Just as the magnitude of the current flowing through a resistor can be calculated using Ohm's law for DC, it can also be calculated for AC. Since the voltage is a function now, the calculated current is also a function.
$ I(t) = \dfrac{V(t)}{R} $
$ V(t) = V_{p} ⋅ sin(\omega ⋅ t) $
$ I(t) = \dfrac{V_{p}}{R} ⋅ sin(\omega ⋅ t) $
$ I_{p} = \dfrac{V_{p}}{R} $
$ I(t) = I_{p} ⋅ sin(\omega ⋅ t) $
Since the voltage of the coil gets higher with a change in current, its voltage is highest when the change in current (its derivative) is greatest. This results in a phase difference between voltage and current functions.
$ I(t) = \dfrac{1}{L} ⋅ \displaystyle\int V(t) \, \,dt $
$ V(t) = V_{p} ⋅ sin(\omega ⋅ t) $
$ I(t) = \dfrac{1}{L} ⋅ \displaystyle\int V_{p} ⋅ sin(\omega ⋅ t) \, \,dt $
$ I(t) = \dfrac{V_{p} ⋅ \omega}{L} ⋅ (-cos(\omega ⋅ t)) $
$ I(t) = \dfrac{V_{p} ⋅ \omega}{L} ⋅ sin(\omega ⋅ t - 90°) $
$ I_{p} = \dfrac{V_{p} ⋅ \omega}{L} $
$ I(t) = I_{p} ⋅ sin(\omega ⋅ t - 90°) $
The phase difference between current and voltage is -90°, so in AC, the current in a coil is late compared to the voltage.
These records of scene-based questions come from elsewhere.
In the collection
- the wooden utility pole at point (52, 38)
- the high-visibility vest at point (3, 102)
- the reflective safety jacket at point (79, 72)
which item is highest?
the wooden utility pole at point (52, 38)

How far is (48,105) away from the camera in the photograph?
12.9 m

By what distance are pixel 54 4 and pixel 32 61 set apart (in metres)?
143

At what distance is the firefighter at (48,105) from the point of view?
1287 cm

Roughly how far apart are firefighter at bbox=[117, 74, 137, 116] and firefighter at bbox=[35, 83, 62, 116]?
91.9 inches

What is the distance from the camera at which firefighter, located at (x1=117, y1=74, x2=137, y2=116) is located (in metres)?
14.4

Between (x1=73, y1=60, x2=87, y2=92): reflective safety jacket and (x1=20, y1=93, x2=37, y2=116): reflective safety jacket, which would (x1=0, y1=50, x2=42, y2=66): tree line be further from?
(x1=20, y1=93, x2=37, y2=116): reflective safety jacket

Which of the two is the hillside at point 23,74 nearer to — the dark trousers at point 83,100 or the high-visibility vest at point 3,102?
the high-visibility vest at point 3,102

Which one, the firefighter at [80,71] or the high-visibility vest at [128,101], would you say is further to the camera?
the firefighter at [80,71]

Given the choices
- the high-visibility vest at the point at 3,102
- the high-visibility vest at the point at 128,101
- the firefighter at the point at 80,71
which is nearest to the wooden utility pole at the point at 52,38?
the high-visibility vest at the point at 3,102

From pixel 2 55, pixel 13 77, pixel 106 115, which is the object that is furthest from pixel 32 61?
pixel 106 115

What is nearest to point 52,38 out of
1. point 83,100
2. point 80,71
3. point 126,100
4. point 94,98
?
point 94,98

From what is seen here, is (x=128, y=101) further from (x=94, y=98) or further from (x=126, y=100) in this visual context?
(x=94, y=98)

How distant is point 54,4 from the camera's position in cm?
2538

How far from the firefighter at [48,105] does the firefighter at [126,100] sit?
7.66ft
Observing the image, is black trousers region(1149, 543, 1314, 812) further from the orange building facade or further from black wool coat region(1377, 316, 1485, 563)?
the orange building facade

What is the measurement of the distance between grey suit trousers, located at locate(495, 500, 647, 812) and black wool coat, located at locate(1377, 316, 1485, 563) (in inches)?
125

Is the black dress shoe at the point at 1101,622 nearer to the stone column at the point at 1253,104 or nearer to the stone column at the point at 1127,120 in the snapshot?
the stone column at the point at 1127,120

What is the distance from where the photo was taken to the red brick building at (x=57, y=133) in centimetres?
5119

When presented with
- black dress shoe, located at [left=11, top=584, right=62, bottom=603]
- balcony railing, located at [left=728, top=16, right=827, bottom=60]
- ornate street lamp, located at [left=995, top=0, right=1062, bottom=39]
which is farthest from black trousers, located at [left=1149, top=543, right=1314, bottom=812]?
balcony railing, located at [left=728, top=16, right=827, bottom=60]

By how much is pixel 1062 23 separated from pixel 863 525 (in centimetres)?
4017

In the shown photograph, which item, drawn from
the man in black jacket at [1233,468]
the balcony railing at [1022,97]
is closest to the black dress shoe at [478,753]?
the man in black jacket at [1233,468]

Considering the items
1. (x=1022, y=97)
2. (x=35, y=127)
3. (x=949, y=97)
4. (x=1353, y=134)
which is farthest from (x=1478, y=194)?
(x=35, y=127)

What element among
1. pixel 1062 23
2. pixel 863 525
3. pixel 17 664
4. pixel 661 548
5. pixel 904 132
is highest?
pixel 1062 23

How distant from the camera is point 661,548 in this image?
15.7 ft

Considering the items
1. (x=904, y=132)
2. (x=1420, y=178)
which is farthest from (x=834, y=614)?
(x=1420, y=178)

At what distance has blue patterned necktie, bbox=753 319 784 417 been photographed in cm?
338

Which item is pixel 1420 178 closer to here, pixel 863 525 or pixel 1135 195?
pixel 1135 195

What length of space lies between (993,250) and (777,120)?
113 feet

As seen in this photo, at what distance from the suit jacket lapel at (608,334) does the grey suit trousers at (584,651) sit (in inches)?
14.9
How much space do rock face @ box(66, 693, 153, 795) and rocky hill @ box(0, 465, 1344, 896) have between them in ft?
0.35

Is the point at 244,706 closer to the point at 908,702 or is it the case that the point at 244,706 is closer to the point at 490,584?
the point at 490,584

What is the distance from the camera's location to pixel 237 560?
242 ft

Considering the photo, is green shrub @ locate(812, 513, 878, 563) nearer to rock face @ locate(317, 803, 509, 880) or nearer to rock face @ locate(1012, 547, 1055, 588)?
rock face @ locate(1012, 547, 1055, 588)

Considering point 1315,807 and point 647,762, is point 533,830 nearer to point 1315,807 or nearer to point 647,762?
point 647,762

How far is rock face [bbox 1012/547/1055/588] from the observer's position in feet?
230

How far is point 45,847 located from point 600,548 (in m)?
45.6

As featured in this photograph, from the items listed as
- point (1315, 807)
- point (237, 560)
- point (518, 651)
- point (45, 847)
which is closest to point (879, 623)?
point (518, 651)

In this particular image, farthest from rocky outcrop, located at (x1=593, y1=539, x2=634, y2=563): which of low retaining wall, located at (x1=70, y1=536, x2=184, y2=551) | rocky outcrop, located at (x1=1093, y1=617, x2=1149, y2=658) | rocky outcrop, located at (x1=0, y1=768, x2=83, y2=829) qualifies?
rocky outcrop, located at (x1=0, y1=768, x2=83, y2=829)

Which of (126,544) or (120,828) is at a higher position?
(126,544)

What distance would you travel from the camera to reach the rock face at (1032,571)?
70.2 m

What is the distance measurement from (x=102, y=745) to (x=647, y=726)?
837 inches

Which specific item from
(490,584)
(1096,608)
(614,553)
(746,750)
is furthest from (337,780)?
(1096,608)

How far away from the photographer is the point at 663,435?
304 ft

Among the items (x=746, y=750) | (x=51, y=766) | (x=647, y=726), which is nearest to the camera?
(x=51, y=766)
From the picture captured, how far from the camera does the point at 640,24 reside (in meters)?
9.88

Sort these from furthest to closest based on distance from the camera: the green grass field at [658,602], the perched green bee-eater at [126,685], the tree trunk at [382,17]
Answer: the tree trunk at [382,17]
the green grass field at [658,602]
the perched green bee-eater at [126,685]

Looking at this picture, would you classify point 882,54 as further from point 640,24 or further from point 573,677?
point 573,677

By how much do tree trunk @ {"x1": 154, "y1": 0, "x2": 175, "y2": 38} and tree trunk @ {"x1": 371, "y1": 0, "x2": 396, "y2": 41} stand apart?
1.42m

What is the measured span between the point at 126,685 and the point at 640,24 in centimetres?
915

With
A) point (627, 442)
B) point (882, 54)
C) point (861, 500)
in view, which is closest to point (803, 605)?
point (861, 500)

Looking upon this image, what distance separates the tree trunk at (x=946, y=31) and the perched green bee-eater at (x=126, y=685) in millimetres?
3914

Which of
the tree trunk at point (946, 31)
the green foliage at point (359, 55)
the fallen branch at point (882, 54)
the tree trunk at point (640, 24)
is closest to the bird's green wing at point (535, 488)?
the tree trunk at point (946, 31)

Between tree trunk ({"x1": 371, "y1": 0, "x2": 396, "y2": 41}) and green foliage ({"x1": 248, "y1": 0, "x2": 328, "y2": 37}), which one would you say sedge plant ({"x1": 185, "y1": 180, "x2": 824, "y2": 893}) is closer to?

The capacitor current gets higher when the voltage changes. The current is at its highest when the voltage changes the most, so there is a phase difference between voltage and current in a capacitor, as well.
$ I(t) = C ⋅ \dfrac{dV(t)}{dt} $
$ V(t) = V_{p} ⋅ sin(\omega ⋅ t) $
$ I(t) = C ⋅ \dfrac{d(V_{p} ⋅ sin(\omega ⋅ t))}{dt} $
$ I(t) = C ⋅ V_{p} ⋅ \omega ⋅ cos(\omega ⋅ t) $
$ I(t) = C ⋅ V_{p} ⋅ \omega ⋅ sin(\omega ⋅ t + 90°) $
$ I_{p} = C ⋅ V_{p} ⋅ \omega $
$ I(t) = I_{p} ⋅ sin(\omega ⋅ t + 90°) $
The phase difference between current and voltage is -90°, so in AC, the current in a coil is early compared to the voltage.